Extract exactly the range of lines bounded by the line containing "In this scene, which" and the final line of the listing, both ends included, and no other lines.

— Start of Records shown —

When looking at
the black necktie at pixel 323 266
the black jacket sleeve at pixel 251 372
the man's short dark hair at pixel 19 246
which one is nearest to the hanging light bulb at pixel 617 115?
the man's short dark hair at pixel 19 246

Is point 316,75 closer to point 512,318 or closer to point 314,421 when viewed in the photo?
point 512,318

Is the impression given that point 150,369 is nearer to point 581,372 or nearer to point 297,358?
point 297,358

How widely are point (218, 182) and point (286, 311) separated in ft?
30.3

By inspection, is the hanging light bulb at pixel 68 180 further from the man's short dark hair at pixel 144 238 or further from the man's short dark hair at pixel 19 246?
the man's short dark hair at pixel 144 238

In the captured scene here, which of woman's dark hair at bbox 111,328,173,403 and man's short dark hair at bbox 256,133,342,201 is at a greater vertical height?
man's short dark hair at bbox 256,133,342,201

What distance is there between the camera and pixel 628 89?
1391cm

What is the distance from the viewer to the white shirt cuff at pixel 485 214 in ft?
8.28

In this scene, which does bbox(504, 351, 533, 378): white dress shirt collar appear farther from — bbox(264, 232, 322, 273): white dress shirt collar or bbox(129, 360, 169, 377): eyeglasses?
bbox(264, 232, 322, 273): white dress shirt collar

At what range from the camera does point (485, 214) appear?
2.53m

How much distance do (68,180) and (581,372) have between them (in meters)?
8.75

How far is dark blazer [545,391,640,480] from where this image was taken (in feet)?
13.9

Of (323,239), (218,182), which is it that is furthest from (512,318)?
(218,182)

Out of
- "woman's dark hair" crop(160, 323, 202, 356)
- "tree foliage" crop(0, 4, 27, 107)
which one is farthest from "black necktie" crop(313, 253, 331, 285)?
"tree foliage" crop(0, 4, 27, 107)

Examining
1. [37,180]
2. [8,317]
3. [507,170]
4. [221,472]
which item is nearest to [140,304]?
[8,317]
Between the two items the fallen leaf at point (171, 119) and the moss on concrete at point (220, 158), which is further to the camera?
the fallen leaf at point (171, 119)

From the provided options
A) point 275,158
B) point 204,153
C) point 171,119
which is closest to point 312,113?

— End of Records shown —

> Solution to this exercise:
In this scene, which does bbox(504, 351, 533, 378): white dress shirt collar appear farther from — bbox(264, 232, 322, 273): white dress shirt collar or bbox(129, 360, 169, 377): eyeglasses?
bbox(264, 232, 322, 273): white dress shirt collar

At what range from the camera does point (485, 214) appear?
2.53m

How much distance do (68,180) and (581,372) have between them (in meters)?
8.75

How far is dark blazer [545,391,640,480] from where this image was taken (in feet)?
13.9

Of (323,239), (218,182), which is it that is furthest from (512,318)?
(218,182)

Out of
- "woman's dark hair" crop(160, 323, 202, 356)
- "tree foliage" crop(0, 4, 27, 107)
which one is farthest from "black necktie" crop(313, 253, 331, 285)?
"tree foliage" crop(0, 4, 27, 107)

Examining
1. [37,180]
2. [8,317]
3. [507,170]
4. [221,472]
which item is nearest to [140,304]?
[8,317]
Between the two items the fallen leaf at point (171, 119) and the moss on concrete at point (220, 158), which is further to the camera?
the fallen leaf at point (171, 119)

From the provided options
A) point 275,158
B) point 204,153
C) point 171,119
which is closest to point 312,113?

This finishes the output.